**Exercise details**
Lines of the listing below that contain the string "volunteer" are to be returned.
------
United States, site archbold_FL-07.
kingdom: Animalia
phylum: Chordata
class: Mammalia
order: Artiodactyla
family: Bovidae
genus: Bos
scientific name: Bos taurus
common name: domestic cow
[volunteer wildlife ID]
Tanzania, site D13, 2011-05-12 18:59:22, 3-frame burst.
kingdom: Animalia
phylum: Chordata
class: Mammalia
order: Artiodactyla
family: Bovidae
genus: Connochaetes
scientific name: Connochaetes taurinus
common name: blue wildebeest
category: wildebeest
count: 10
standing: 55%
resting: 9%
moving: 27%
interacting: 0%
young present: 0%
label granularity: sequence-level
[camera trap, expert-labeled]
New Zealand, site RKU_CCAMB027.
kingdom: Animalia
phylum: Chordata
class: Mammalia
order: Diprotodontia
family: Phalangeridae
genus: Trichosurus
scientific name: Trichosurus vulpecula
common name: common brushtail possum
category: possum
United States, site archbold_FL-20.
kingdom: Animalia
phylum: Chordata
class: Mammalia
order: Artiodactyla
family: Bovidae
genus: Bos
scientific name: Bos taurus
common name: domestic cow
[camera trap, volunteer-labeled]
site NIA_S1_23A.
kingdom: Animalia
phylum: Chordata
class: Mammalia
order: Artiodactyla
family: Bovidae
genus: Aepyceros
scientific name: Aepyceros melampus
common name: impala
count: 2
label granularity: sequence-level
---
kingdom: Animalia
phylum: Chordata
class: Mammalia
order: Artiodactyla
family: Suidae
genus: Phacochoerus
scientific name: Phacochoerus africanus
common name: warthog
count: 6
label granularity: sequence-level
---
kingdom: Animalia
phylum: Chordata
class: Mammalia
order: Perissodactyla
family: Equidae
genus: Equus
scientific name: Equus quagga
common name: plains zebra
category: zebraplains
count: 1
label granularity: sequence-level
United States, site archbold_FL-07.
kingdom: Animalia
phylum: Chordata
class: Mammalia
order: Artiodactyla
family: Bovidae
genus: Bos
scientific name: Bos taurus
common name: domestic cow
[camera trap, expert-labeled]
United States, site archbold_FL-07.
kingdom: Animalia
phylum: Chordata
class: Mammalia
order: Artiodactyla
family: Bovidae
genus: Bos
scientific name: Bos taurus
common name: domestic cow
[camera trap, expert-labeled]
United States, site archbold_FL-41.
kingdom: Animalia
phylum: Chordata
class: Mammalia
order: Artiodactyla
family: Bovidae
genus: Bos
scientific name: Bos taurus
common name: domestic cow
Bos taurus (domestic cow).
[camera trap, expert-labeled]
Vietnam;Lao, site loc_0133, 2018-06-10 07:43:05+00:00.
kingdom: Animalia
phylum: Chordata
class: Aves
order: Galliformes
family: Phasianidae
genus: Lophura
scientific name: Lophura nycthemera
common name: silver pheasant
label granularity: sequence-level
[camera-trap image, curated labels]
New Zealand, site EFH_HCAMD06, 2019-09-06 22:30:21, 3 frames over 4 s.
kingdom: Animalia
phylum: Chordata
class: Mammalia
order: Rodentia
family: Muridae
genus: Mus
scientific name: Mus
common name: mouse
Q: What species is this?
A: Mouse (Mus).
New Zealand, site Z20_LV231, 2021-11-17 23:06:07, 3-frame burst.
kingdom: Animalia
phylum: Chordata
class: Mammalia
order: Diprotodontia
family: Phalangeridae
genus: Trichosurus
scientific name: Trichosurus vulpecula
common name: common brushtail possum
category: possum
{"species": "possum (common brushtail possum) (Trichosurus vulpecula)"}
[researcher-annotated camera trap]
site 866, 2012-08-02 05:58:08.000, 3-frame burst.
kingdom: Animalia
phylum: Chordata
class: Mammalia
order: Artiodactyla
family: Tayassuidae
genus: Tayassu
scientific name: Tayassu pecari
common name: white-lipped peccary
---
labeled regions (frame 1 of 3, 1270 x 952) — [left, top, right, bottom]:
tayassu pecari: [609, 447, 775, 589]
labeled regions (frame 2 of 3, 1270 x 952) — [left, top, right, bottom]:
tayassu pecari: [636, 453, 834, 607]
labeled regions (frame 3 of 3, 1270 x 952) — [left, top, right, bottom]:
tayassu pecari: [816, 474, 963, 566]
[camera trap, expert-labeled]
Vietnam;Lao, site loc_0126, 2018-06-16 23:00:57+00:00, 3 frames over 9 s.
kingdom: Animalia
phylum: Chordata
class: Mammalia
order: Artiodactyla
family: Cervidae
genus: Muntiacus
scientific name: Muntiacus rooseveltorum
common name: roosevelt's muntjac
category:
------
**Exercise output**
[volunteer wildlife ID]
[camera trap, volunteer-labeled]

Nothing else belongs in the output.